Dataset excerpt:
|---|

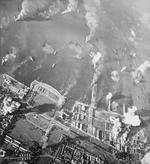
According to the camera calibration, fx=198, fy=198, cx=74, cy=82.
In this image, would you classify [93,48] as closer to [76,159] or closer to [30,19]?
[30,19]

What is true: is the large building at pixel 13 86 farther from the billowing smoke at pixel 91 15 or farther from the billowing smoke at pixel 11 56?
the billowing smoke at pixel 91 15

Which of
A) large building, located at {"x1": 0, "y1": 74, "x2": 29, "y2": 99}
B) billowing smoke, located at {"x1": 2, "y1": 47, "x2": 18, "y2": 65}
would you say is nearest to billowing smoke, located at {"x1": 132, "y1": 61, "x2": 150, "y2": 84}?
large building, located at {"x1": 0, "y1": 74, "x2": 29, "y2": 99}

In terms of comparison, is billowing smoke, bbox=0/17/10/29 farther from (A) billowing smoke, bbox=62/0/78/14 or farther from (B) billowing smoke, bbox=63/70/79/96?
(A) billowing smoke, bbox=62/0/78/14

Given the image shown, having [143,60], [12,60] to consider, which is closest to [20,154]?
[12,60]

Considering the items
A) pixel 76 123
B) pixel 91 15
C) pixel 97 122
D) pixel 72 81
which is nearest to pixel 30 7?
pixel 72 81

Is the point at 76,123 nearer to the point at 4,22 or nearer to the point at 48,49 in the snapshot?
the point at 48,49

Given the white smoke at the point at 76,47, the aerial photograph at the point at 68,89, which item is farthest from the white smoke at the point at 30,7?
the white smoke at the point at 76,47
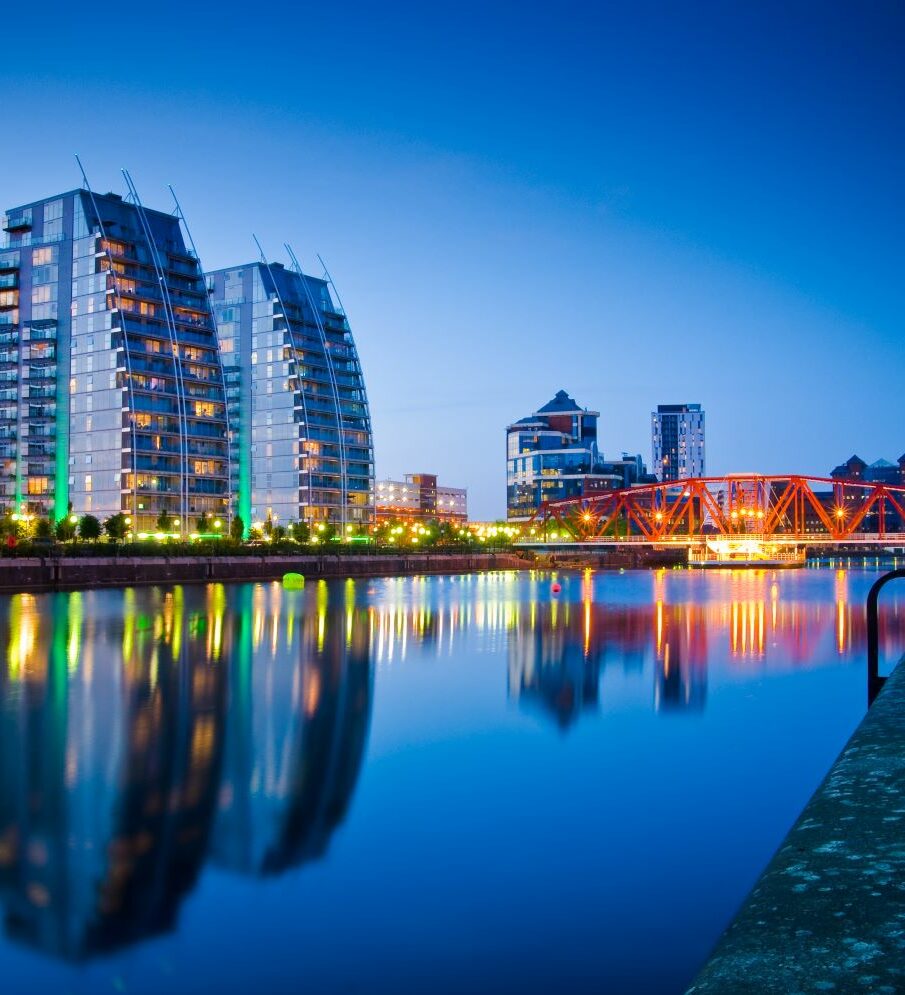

|---|

WRITTEN REQUEST –
Can you turn every line of the listing above into a numbered list, skipping the blank lines and leaving the pictures out?

EXERCISE ANSWER –
1. According to the camera calibration, fx=198, fy=198, cx=74, cy=82.
2. In this image, would you classify [93,48] as closer to [76,159] or closer to [30,19]?
3. [30,19]
4. What is true: is the large building at pixel 13 86 farther from the billowing smoke at pixel 91 15 or farther from the billowing smoke at pixel 11 56?
5. the billowing smoke at pixel 91 15
6. Which of
7. A) large building, located at {"x1": 0, "y1": 74, "x2": 29, "y2": 99}
8. B) billowing smoke, located at {"x1": 2, "y1": 47, "x2": 18, "y2": 65}
9. would you say is nearest to billowing smoke, located at {"x1": 132, "y1": 61, "x2": 150, "y2": 84}?
10. large building, located at {"x1": 0, "y1": 74, "x2": 29, "y2": 99}
11. In terms of comparison, is billowing smoke, bbox=0/17/10/29 farther from (A) billowing smoke, bbox=62/0/78/14 or farther from (B) billowing smoke, bbox=63/70/79/96?
12. (A) billowing smoke, bbox=62/0/78/14
13. Given the image shown, having [143,60], [12,60] to consider, which is closest to [20,154]?
14. [12,60]
15. Considering the items
16. A) pixel 76 123
17. B) pixel 91 15
18. C) pixel 97 122
19. D) pixel 72 81
20. which is nearest to pixel 30 7?
21. pixel 72 81
22. Is the point at 76,123 nearer to the point at 4,22 or nearer to the point at 48,49 in the snapshot?
23. the point at 48,49
24. Given the white smoke at the point at 76,47, the aerial photograph at the point at 68,89, which item is farthest from the white smoke at the point at 30,7?
25. the white smoke at the point at 76,47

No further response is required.